INVOKE_STUB_LOAD_REG flw, fa0, t0, 4, t5, INVOKE_STUB_LOAD_REG_SIZE, .Lfill_regs, \sfx
INVOKE_STUB_LOAD_REG flw, fa1, t0, 4, t5, INVOKE_STUB_LOAD_REG_SIZE, .Lfill_regs, \sfx
INVOKE_STUB_LOAD_REG flw, fa2, t0, 4, t5, INVOKE_STUB_LOAD_REG_SIZE, .Lfill_regs, \sfx
INVOKE_STUB_LOAD_REG flw, fa3, t0, 4, t5, INVOKE_STUB_LOAD_REG_SIZE, .Lfill_regs, \sfx
INVOKE_STUB_LOAD_REG flw, fa4, t0, 4, t5, INVOKE_STUB_LOAD_REG_SIZE, .Lfill_regs, \sfx
INVOKE_STUB_LOAD_REG flw, fa5, t0, 4, t5, INVOKE_STUB_LOAD_REG_SIZE, .Lfill_regs, \sfx
INVOKE_STUB_LOAD_REG flw, fa6, t0, 4, t5, INVOKE_STUB_LOAD_REG_SIZE, .Lfill_regs, \sfx
INVOKE_STUB_LOAD_REG flw, fa7, t0, 4, t5, INVOKE_STUB_LOAD_REG_SKIP_OFFSET, .Lfill_regs, \sfx
// Handlers for loading doubles into FPRs.
INVOKE_STUB_LOAD_REG fld, fa0, t0, 8, t5, INVOKE_STUB_LOAD_REG_SIZE, .Lfill_regs, \sfx
INVOKE_STUB_LOAD_REG fld, fa1, t0, 8, t5, INVOKE_STUB_LOAD_REG_SIZE, .Lfill_regs, \sfx
INVOKE_STUB_LOAD_REG fld, fa2, t0, 8, t5, INVOKE_STUB_LOAD_REG_SIZE, .Lfill_regs, \sfx
INVOKE_STUB_LOAD_REG fld, fa3, t0, 8, t5, INVOKE_STUB_LOAD_REG_SIZE, .Lfill_regs, \sfx
INVOKE_STUB_LOAD_REG fld, fa4, t0, 8, t5, INVOKE_STUB_LOAD_REG_SIZE, .Lfill_regs, \sfx
INVOKE_STUB_LOAD_REG fld, fa5, t0, 8, t5, INVOKE_STUB_LOAD_REG_SIZE, .Lfill_regs, \sfx
INVOKE_STUB_LOAD_REG fld, fa6, t0, 8, t5, INVOKE_STUB_LOAD_REG_SIZE, .Lfill_regs, \sfx
INVOKE_STUB_LOAD_REG fld, fa7, t0, 8, t5, INVOKE_STUB_LOAD_REG_SKIP_OFFSET, .Lfill_regs, \sfx
.Lcall_method\sfx:
.endm
// void art_quick_invoke_stub(ArtMethod* method, // a0
// uint32_t* args, // a1
// uint32_t argsize, // a2
// Thread* self, // a3
// JValue* result, // a4
// char* shorty) // a5
ENTRY art_quick_invoke_stub
INVOKE_STUB_CREATE_FRAME
// Load args into registers.

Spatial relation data
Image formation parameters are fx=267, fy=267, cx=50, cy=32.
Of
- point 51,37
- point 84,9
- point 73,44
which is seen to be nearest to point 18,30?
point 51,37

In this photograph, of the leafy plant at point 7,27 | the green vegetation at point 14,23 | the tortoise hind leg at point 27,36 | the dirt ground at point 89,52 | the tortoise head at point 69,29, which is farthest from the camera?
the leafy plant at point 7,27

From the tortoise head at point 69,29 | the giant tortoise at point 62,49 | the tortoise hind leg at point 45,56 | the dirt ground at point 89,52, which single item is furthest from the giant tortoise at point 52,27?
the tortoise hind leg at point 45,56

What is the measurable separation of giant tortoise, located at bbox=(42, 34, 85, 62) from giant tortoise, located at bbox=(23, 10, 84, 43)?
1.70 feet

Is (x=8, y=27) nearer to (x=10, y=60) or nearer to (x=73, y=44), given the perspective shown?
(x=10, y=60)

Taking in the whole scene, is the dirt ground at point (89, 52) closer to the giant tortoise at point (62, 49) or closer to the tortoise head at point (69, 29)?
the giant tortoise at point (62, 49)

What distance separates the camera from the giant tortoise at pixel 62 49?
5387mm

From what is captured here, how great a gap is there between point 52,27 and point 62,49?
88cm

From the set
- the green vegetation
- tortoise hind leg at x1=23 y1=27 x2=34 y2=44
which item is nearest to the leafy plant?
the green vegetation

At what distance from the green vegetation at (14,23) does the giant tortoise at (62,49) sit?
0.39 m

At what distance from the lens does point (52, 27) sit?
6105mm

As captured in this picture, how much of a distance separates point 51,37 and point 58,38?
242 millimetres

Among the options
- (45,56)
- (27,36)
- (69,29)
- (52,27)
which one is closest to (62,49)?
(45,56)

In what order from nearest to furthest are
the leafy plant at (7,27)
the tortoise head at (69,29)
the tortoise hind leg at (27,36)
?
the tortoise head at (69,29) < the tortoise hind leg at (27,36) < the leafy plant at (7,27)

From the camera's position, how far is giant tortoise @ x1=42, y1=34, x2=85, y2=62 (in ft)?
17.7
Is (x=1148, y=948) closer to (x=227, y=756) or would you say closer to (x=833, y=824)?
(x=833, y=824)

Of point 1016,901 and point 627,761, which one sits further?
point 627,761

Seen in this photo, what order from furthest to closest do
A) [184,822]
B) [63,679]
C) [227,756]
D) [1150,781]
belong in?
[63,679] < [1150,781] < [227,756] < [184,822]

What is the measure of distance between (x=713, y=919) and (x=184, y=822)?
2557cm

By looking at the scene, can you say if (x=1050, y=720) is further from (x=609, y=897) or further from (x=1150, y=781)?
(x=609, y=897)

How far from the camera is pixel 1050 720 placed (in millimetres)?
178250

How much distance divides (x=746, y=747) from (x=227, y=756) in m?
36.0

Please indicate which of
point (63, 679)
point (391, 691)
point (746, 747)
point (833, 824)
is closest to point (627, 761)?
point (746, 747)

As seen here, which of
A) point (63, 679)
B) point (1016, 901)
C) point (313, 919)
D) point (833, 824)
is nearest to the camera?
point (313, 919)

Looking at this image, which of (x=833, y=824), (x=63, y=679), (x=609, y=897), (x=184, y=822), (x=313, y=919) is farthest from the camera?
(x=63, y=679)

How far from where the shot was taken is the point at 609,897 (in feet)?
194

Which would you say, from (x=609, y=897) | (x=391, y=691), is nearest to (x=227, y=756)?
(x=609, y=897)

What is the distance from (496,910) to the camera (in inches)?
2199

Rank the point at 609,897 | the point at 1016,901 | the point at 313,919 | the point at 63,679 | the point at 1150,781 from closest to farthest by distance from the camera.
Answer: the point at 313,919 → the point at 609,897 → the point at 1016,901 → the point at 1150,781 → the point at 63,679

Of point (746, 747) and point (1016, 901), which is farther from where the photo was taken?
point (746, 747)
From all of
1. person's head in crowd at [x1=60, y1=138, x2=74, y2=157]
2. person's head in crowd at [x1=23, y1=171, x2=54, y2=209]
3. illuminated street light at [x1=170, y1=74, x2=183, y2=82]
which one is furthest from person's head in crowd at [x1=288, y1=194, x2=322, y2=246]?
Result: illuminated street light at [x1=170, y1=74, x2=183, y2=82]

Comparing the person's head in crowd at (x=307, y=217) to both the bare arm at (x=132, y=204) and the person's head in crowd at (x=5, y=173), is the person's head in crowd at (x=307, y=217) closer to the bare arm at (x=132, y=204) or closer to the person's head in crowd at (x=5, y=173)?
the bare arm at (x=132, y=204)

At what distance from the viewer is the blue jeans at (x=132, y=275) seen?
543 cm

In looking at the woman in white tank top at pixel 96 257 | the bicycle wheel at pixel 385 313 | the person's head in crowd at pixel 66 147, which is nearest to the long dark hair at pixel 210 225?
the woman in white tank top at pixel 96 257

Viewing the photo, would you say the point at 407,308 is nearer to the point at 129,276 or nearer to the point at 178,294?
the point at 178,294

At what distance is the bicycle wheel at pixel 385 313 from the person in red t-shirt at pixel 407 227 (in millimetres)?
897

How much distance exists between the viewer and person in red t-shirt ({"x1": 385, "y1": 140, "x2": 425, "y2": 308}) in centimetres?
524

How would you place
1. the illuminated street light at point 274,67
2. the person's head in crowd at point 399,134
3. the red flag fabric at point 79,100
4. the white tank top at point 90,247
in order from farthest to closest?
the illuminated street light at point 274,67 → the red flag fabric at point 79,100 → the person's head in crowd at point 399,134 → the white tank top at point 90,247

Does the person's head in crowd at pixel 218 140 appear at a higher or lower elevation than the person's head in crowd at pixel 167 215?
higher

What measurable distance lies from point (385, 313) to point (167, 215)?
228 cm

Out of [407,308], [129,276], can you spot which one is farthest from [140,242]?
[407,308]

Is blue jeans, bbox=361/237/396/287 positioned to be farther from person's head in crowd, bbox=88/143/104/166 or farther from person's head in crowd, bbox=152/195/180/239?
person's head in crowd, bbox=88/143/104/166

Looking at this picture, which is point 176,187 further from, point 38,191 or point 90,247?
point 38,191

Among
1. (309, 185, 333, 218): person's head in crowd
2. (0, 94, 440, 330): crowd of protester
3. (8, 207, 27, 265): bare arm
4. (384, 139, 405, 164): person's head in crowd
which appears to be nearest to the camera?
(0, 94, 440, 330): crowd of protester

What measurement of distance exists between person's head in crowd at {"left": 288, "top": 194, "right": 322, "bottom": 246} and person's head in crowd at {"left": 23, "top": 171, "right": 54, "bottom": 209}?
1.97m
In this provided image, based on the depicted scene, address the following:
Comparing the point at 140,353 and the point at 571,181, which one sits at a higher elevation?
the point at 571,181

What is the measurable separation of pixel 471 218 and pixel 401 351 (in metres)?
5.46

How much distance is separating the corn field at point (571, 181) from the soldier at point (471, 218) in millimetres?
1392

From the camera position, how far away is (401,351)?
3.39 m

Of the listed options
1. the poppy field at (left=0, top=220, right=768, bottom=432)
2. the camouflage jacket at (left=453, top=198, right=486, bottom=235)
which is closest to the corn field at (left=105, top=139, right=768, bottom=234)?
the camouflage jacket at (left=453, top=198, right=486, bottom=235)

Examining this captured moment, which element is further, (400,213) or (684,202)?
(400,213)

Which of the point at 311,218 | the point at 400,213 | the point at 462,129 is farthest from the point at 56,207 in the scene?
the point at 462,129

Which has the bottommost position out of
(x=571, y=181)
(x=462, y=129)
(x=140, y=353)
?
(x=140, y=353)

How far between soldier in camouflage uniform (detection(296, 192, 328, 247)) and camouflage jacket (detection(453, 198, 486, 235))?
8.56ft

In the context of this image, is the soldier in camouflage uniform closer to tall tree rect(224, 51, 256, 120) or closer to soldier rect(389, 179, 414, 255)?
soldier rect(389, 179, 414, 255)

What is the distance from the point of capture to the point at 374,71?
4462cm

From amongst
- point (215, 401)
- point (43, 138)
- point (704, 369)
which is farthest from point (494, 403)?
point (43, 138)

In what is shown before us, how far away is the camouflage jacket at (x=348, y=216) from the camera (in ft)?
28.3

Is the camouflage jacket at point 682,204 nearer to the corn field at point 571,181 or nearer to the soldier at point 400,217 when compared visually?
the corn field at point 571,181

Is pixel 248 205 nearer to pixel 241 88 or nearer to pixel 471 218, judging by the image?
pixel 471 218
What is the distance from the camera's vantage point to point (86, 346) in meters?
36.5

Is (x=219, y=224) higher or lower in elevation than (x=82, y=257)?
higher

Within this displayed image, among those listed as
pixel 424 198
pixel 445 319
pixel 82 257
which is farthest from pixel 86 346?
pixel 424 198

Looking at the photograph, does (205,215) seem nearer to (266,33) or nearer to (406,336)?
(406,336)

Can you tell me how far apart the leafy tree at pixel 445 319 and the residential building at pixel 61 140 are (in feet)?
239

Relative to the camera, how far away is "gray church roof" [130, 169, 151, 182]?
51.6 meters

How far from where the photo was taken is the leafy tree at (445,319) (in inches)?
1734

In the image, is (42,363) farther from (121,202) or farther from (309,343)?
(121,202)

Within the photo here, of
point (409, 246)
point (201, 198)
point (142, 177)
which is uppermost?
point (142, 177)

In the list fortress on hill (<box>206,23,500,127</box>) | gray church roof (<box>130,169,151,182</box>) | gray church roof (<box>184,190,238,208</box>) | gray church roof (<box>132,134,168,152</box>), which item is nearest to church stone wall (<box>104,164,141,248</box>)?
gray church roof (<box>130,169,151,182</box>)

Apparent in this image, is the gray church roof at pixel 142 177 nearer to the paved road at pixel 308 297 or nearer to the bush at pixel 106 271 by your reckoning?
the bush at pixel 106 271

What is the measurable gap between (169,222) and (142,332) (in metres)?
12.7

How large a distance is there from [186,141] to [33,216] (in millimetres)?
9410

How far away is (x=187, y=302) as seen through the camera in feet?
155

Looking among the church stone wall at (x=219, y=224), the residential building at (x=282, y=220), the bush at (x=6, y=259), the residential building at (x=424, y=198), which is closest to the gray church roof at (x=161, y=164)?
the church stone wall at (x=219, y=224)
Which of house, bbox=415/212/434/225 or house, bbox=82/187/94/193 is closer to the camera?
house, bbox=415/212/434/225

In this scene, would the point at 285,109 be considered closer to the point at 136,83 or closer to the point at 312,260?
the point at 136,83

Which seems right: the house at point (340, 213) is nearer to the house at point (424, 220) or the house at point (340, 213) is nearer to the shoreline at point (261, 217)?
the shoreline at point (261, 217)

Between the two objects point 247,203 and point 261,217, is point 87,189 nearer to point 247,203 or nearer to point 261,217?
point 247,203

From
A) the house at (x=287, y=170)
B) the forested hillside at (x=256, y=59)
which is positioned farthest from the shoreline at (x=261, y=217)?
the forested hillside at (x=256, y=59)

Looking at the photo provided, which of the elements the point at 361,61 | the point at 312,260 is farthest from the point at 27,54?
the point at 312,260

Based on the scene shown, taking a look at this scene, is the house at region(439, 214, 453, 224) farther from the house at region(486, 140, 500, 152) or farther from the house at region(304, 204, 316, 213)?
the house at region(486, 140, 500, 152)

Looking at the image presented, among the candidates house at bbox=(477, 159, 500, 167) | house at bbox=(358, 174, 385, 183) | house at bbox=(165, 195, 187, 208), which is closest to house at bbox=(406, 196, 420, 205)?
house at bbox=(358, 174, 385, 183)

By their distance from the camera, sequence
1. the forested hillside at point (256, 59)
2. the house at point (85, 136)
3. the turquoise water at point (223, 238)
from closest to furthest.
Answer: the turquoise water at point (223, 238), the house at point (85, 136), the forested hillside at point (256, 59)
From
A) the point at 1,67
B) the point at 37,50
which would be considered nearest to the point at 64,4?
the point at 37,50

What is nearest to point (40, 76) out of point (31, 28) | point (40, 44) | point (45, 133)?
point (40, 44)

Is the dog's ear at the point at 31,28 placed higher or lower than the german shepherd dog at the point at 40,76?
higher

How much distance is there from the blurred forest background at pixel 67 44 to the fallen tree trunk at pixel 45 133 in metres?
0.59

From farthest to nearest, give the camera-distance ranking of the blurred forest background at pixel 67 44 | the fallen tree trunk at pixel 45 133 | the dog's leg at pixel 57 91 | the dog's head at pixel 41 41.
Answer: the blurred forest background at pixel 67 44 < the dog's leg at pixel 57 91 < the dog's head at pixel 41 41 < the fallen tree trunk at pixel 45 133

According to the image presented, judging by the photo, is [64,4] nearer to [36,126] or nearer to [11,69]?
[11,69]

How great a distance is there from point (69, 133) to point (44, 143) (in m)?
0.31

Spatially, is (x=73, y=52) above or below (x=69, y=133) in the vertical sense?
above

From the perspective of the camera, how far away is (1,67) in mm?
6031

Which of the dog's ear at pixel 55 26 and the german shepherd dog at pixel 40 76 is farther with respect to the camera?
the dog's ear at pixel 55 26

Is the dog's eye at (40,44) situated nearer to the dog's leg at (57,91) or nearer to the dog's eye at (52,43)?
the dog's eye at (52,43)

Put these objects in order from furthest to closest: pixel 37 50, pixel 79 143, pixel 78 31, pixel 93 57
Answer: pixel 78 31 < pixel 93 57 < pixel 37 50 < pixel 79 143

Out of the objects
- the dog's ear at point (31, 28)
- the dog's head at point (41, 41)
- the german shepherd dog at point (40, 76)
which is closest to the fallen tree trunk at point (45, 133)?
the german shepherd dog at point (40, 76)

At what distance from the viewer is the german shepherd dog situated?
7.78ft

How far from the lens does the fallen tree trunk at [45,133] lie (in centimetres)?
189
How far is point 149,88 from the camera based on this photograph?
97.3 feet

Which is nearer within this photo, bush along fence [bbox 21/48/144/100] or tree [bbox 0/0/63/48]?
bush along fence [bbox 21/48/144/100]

Given request 1:
Count the lines of the rows that contain the string "captured". Give only the number.
Given request 2:
Extend the RISC-V invoke stub code, beginning after its final line.
The assembly code and the rows are unrelated material.

Reply 1:
3

Reply 2:
INVOKE_STUB_LOAD_ALL_ARGS _instance
// Call the method and return.
INVOKE_STUB_CALL_AND_RETURN
END art_quick_invoke_stub
// void art_quick_invoke_static_stub(ArtMethod* method, // a0
// uint32_t* args, // a1
// uint32_t argsize, // a2
// Thread* self, // a3
// JValue* result, // a4
// char* shorty) // a5
ENTRY art_quick_invoke_static_stub
INVOKE_STUB_CREATE_FRAME
// Load args into registers.
INVOKE_STUB_LOAD_ALL_ARGS _static
// Call the method and return.
INVOKE_STUB_CALL_AND_RETURN
END art_quick_invoke_static_stub
ENTRY art_quick_generic_jni_trampoline
SETUP_SAVE_REFS_AND_ARGS_FRAME_WITH_METHOD_IN_A0
// Save sp, so we can have static CFI info.
mv fp, sp
.cfi_def_cfa_register fp
li t0, GENERIC_JNI_TRAMPOLINE_RESERVED_AREA
sub sp, sp, t0
mv a0, xSELF // Thread*
mv a1, fp // SP for the managed frame.
mv a2, sp // reserved area for arguments and other saved data (up to managed frame)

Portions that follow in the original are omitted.